▶ EXERCISE BRIEF:
Print verbatim every line starting at the one that contains "At what distance" and ending at the final line of the records; include both endpoints.

▶ Recorded data:
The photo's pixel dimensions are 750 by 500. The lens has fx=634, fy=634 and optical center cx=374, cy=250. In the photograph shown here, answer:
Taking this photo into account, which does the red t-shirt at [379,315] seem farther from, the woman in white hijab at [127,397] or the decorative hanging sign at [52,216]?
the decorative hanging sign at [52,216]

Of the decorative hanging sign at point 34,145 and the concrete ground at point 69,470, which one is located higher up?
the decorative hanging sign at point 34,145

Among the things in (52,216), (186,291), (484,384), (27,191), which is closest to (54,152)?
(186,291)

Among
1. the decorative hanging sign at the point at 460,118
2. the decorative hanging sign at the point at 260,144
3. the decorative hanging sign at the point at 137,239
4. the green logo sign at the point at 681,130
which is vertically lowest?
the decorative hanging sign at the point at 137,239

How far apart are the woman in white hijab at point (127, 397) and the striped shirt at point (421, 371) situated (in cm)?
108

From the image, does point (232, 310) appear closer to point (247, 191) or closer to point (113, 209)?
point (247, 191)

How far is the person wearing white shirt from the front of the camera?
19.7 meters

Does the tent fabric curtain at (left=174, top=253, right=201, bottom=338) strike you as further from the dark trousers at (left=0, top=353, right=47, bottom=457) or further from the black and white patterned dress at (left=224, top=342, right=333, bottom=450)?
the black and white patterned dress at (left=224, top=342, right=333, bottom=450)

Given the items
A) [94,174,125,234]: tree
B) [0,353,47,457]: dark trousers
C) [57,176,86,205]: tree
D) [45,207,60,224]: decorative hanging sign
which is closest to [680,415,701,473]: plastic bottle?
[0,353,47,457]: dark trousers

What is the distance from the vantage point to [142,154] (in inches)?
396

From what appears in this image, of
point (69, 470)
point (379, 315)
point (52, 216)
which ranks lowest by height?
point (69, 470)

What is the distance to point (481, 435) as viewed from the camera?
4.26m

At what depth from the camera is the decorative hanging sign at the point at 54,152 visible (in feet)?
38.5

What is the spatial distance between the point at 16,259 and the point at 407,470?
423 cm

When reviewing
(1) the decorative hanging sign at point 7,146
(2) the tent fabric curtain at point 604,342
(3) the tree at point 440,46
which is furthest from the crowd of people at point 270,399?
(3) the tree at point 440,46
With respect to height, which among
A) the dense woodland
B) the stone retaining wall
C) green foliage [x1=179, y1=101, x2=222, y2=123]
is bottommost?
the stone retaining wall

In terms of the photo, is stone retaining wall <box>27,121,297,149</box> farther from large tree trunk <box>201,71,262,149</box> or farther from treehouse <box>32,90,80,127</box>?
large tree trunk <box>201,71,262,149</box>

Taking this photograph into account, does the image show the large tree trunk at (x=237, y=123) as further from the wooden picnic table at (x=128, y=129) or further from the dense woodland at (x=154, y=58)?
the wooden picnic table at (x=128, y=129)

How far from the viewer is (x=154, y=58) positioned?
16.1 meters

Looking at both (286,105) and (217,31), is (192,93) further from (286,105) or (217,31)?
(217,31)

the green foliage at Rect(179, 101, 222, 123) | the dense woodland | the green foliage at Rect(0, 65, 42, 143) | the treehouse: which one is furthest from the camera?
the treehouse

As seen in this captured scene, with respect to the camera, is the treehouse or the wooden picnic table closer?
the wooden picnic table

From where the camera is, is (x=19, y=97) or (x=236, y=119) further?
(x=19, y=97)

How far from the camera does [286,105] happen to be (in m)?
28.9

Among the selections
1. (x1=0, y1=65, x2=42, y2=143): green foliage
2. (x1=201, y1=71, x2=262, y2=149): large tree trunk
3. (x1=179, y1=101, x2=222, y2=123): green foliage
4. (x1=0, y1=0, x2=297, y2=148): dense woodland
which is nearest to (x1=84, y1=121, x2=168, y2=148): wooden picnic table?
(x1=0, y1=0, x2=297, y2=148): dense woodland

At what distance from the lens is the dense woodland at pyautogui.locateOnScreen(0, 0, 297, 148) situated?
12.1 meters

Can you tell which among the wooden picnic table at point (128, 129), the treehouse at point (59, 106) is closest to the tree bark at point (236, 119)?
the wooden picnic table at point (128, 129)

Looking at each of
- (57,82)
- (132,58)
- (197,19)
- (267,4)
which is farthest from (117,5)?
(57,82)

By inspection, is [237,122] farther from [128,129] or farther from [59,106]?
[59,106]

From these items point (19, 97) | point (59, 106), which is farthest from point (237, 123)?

▶ TASK RESPONSE:
At what distance from the lens is the dense woodland at pyautogui.locateOnScreen(0, 0, 297, 148) situated?
12.1 meters

Can you tell which among the wooden picnic table at point (128, 129), the treehouse at point (59, 106) is closest to the tree bark at point (236, 119)?
the wooden picnic table at point (128, 129)

Looking at each of
- (57,82)
- (132,58)
- (197,19)
- (267,4)
which is farthest from (117,5)?
(57,82)

By inspection, is [237,122] farther from [128,129] or farther from [59,106]?
[59,106]

From these items point (19, 97) | point (59, 106), which is farthest from point (237, 123)?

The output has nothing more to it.